What to do ->
(A) According to the Parks v. Ratcliff opinion, on what date was the case decided?
(B) Set down the Parks v. Ratcliff opinion word for word between "Annotate this Case" and "December 18, 1967.", inclusive.
(C) Check each statement against the Parks v. Ratcliff opinion and answer yes or no, quoting the words that decide it: (i) The appeal was argued in December 1967. (ii) The appellees were the defendants in the trial court. (iii) Only the appellees' counsel was allowed to examine the prospective jury during voir dire.

Parks v. Ratcliff

Annotate this Case

240 A.2d 659 (1968)

Frederick D. PARKS, Appellant, v. Caroline RATCLIFF and John S. Ratcliff, Appellees.

No. 4103.

District of Columbia Court of Appeals.

Argued December 18, 1967.

Decided April 16, 1968.

*660 Joel Savits, Washington, D. C., for appellant.

Rutherford Day, McClean, Va., for appellees.

Before HOOD, Chief Judge, and MYERS and KELLY, Associate Judges.

HOOD, Chief Judge:

Appellees, plaintiffs below, brought an action for damages for personal injuries resulting from the alleged negligent driving of an automobile owned and operated by appellant. At trial the court permitted counsel for each party to examine the prospective jury during voir dire.[1] The sole question raised on appeal is whether the trial court abused its discretion by allowing the appellees' counsel to ask "whether or not any member of the prospective jury panel was a stockholder in a casualty insurance company."

Data segment ->
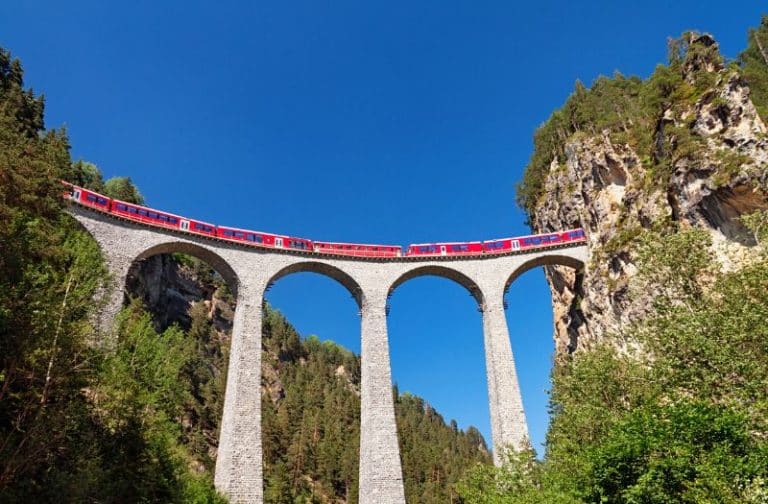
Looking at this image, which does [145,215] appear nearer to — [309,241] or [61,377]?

Outputs by task ->
(A) April 16, 1968.

(B)
Annotate this Case

240 A.2d 659 (1968)

Frederick D. PARKS, Appellant, v. Caroline RATCLIFF and John S. Ratcliff, Appellees.

No. 4103.

District of Columbia Court of Appeals.

Argued December 18, 1967.

(C)
(i) Yes: "Argued December 18, 1967."
(ii) No: "Appellees, plaintiffs below"
(iii) No: "the court permitted counsel for each party to examine the prospective jury during voir dire"